Create an AWS account¶
Create an IAM user¶
- Log in (or create a new account) and click on the Identity & Access Management link under the Security & Identity section.
- Select Users on the menu on the left and click on the Create New Users button.
- Use cs109 for the user name and make sure the Generate an access key for each user checkbox is selected.
- Click the Download Credentials button to get the new credential keys. Once the file is downloaded, click the Close button.
- Click on the newly created cs109 user.
- Scroll down until you see the Attach Policy button and click on it.
- Search and select the AdministratorAccess policy, and click the Attach Policy button.
- Go to http://docs.aws.amazon.com/cli/latest/userguide/installing.html and find the instructions for the platform you're using.

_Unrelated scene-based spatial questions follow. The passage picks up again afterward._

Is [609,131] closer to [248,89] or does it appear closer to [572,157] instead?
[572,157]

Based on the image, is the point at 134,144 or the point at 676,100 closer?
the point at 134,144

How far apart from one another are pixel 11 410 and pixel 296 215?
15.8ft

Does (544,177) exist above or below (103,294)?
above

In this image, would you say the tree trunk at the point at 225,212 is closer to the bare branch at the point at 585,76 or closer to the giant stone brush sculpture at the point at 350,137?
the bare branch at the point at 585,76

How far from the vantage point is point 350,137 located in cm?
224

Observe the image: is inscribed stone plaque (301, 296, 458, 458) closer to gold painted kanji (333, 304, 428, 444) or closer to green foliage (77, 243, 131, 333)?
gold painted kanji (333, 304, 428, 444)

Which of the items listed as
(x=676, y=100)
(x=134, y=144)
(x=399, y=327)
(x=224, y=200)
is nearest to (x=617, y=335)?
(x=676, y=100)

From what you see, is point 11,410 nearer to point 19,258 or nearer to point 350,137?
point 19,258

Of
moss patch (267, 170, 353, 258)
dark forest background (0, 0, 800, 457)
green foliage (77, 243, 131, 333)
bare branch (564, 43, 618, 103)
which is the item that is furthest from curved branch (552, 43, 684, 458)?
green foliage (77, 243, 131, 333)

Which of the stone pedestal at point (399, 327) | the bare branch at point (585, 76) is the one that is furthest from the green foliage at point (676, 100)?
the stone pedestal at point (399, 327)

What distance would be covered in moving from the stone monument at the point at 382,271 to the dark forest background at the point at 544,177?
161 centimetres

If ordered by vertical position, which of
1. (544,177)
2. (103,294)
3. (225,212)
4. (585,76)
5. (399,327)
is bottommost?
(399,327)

- Run the following on the command line:
aws configure
- Fill out the requested information (replace the ??? bellow with the values from the credentials file):
AWS Access Key ID [None]: ???
AWS Secret Access Key [None]: ???
Default region name [None]: us-east-1
Default output format [None]: json
- Run the following on the command line:
aws emr create-default-roles
You should get a big JSON string as the output of this command.¶
Create an EC2 SSH key pair¶
- Run the following on the command line:
aws ec2 create-key-pair --key-name CS109 --query 'KeyMaterial' --output text > CS109.pem
chmod 400 CS109.pem
You should now have a file called CS109.pem on your current directory.¶
Create the Spark cluster¶
- Run the following on the command line:
export CLUSTER_ID=`aws emr create-cluster --name "CS109 Spark cluster" \
--release-label emr-4.1.0 --applications Name=Spark --ec2-attributes KeyName=CS109 \
--instance-type m1.large --instance-count 3 --use-default-roles \
--bootstrap-actions Path=s3://cs109-2015/install-anaconda-emr,Name=Install_Anaconda \
--query 'ClusterId' --output text` && echo $CLUSTER_ID
The output of this command will be something like the following (your actual value will be different):
j-33S87OUETACNK
It will take a few minutes for your cluster to be ready. Go watch some cat videos on YouTube and come back in 20 minutes or so.
Check cluster status¶
- Run the following on the command line:
aws emr describe-cluster --cluster-id $CLUSTER_ID --query 'Cluster.Status.State' --output text
If the output is anything but WAITING, your cluster is not ready yet. Wait a few more minutes and run the command again. Do not proceeed until the cluster is ready.
Connect to the iPython Notebook:¶
Make sure the cluster is ready before proceedeing.¶
- Get the cluster master's IP:
export DNS_NAME=`aws emr describe-cluster --cluster-id $CLUSTER_ID \
--query 'Cluster.MasterPublicDnsName' --output text` && echo $DNS_NAME
- Run the script to configure Spark:
ssh -o ServerAliveInterval=10 -i CS109.pem hadoop@$DNS_NAME 'sh configure-spark.sh'
- Create an SSH tunel to the AWS box (this assumes your SSH key is on the same directory you are invoking the SSH command from).
ssh -o ServerAliveInterval=10 -i CS109.pem hadoop@$DNS_NAME -L 8989:localhost:8888
- The previous command will create an SSH connection to the Spark cluster and a tunnel to access the notebook. Run the following command on the SSH section:
pyspark
- Open your browser and got to http://localhost:8989 (or just click on this link)
Do your thing...¶
Terminate the Spark cluster¶
Press CTRL-C twice to terminate iPython.
Type exit on the command line to exit the SSH session.
Run the following on the command line:
aws emr terminate-clusters --cluster-ids $CLUSTER_ID
- Optionally, run the following two commands to remove your keys. This is only needed if you don't plan on creating new clusters.
aws ec2 delete-key-pair --key-name CS109
rm CS109.pem
Make sure the cluster was terminated¶
- Run the following on the command line:
aws emr describe-cluster --cluster-id $CLUSTER_ID --query 'Cluster.Status.State' --output text
If the output is anything different from TERMINATING or TERMINATED, re-run the command above or go to the AWS console and terminate the cluster manually.
YOU MUST TERMINATE THE CLUSTER OR YOU WILL BE CHARGED!!!¶